* Problem description
The reply should contain all the data below, repeated exactly, and none of the images.

* Extracted material
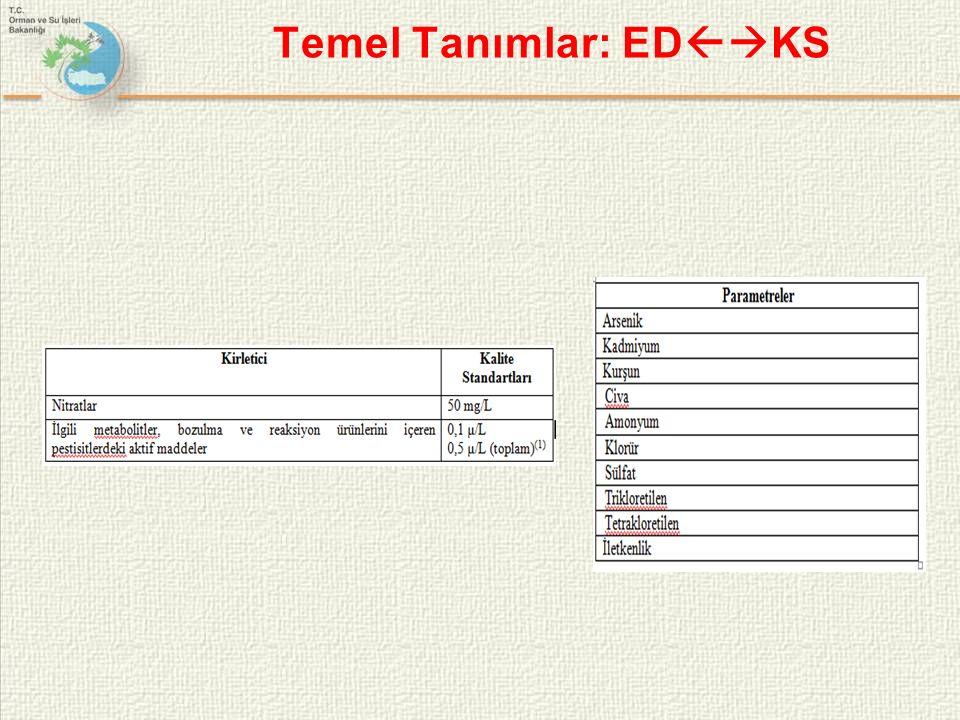Temel Tanımlar: ED  KS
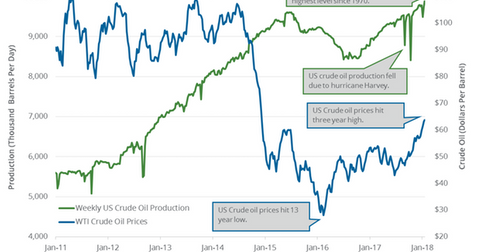 uploads/2018/01/US-crude-oil-production-3-1.png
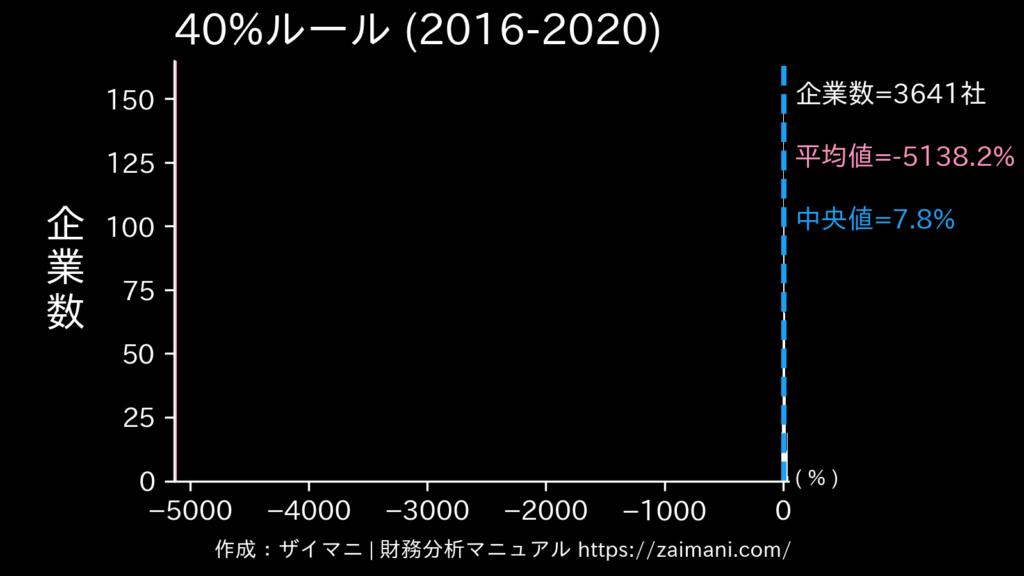 40%ルール(2020)の全業種平均・中央値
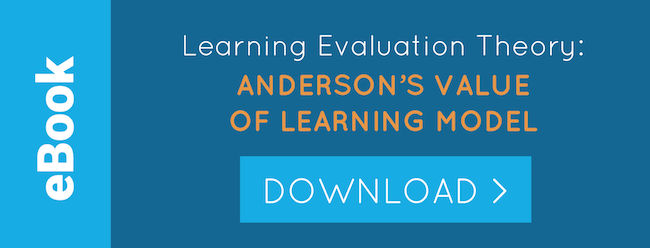 eBook: Anderson's Learning Evaluation Model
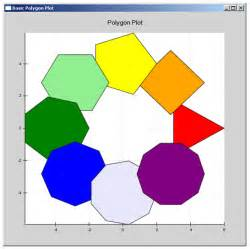 What Does a Polygon Look Like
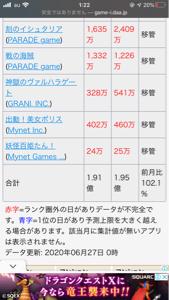 3928 - (株)マイネット 102.1%です! 先月は超えましたね。取り敢えず110%は狙えそうですね。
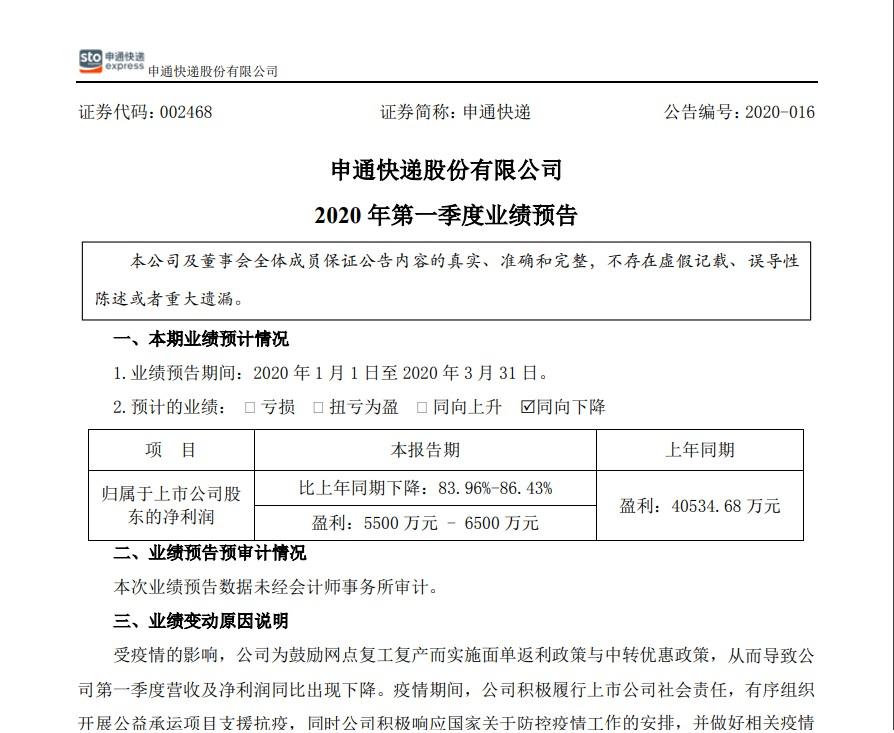 申通快递预计一季度盈利5500万元-6500万元 同比下降超80%_物流_电商报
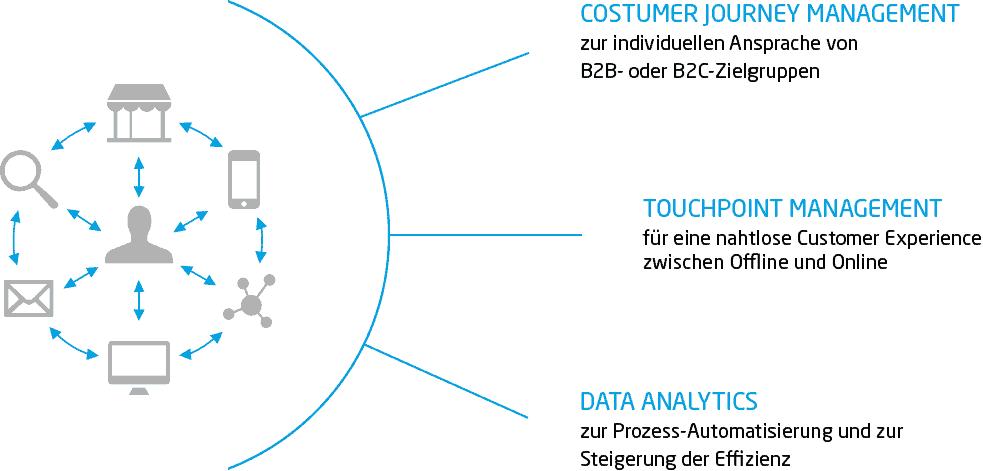 Digitalisierung Bauzulieferer: Benefits einer Omni-Channel-Strategie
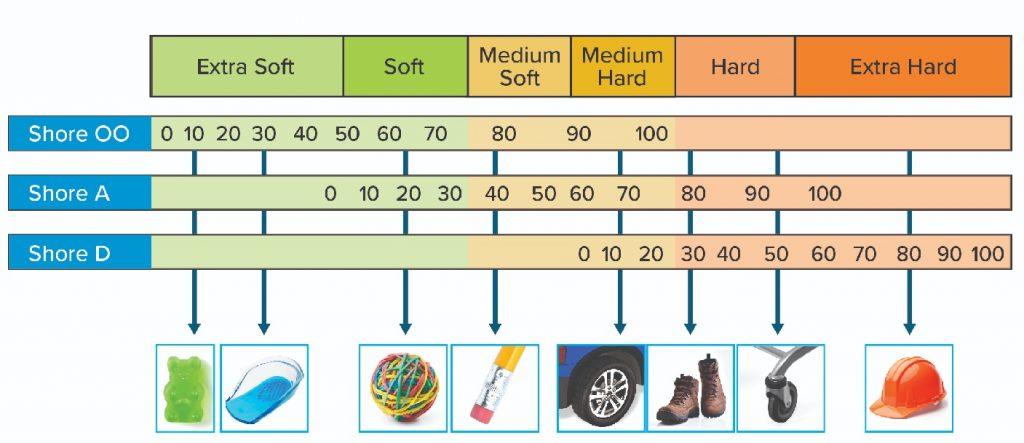 tabla de dureza shore de los diferentes filamentos flexibles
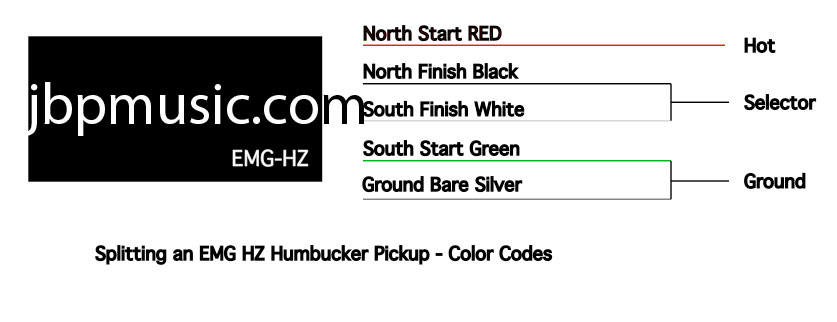 emg hz pickups wiring diagrams color codes get image about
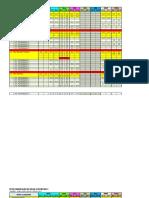 Peta Materi Dan KD Kelas 1 Sem 1 Revisi 2017(7)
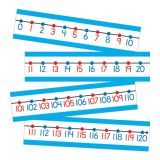Number Line : -20 to 120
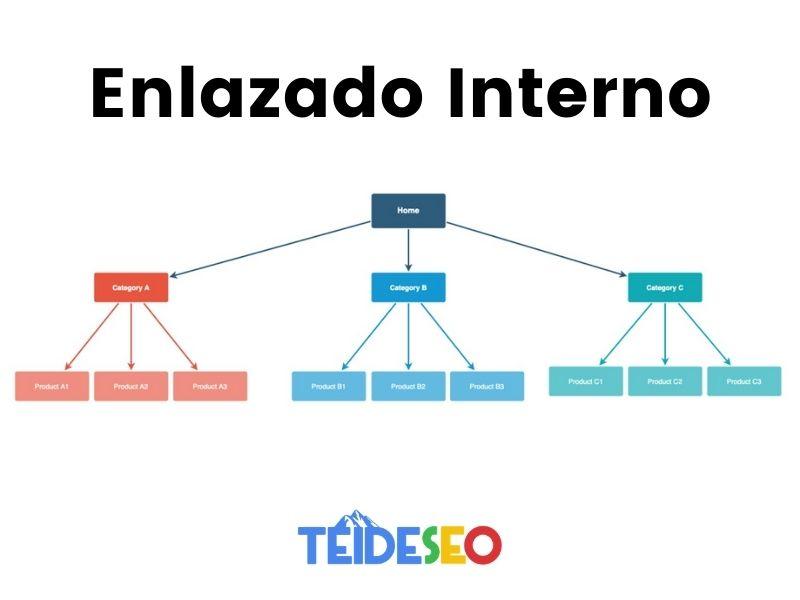 enlazado interno web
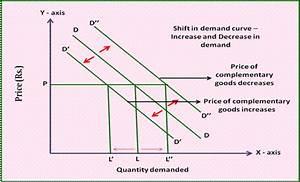 Microeconomic Analysis Of Apple Inc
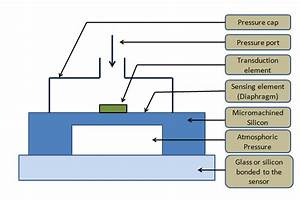 2 Schematic Diagram Of Gauge Pressure Sensor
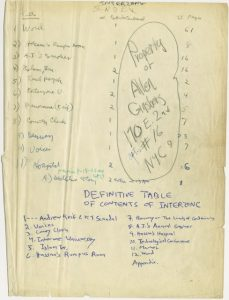 Interzone: Table of Contents (© Estate of Allen Ginsberg/Reality Studio)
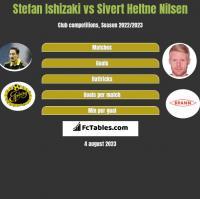 Stefan Ishizaki vs Sivert Heltne Nilsen h2h player stats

* Expected answer
Temel Tanımlar: ED  KS
 uploads/2018/01/US-crude-oil-production-3-1.png
 40%ルール(2020)の全業種平均・中央値
 eBook: Anderson's Learning Evaluation Model
 What Does a Polygon Look Like
 3928 - (株)マイネット 102.1%です! 先月は超えましたね。取り敢えず110%は狙えそうですね。
 申通快递预计一季度盈利5500万元-6500万元 同比下降超80%_物流_电商报
 Digitalisierung Bauzulieferer: Benefits einer Omni-Channel-Strategie
 tabla de dureza shore de los diferentes filamentos flexibles
 emg hz pickups wiring diagrams color codes get image about
 Peta Materi Dan KD Kelas 1 Sem 1 Revisi 2017(7)
Number Line : -20 to 120
 enlazado interno web
 Microeconomic Analysis Of Apple Inc
 2 Schematic Diagram Of Gauge Pressure Sensor
 Interzone: Table of Contents (© Estate of Allen Ginsberg/Reality Studio)
 Stefan Ishizaki vs Sivert Heltne Nilsen h2h player stats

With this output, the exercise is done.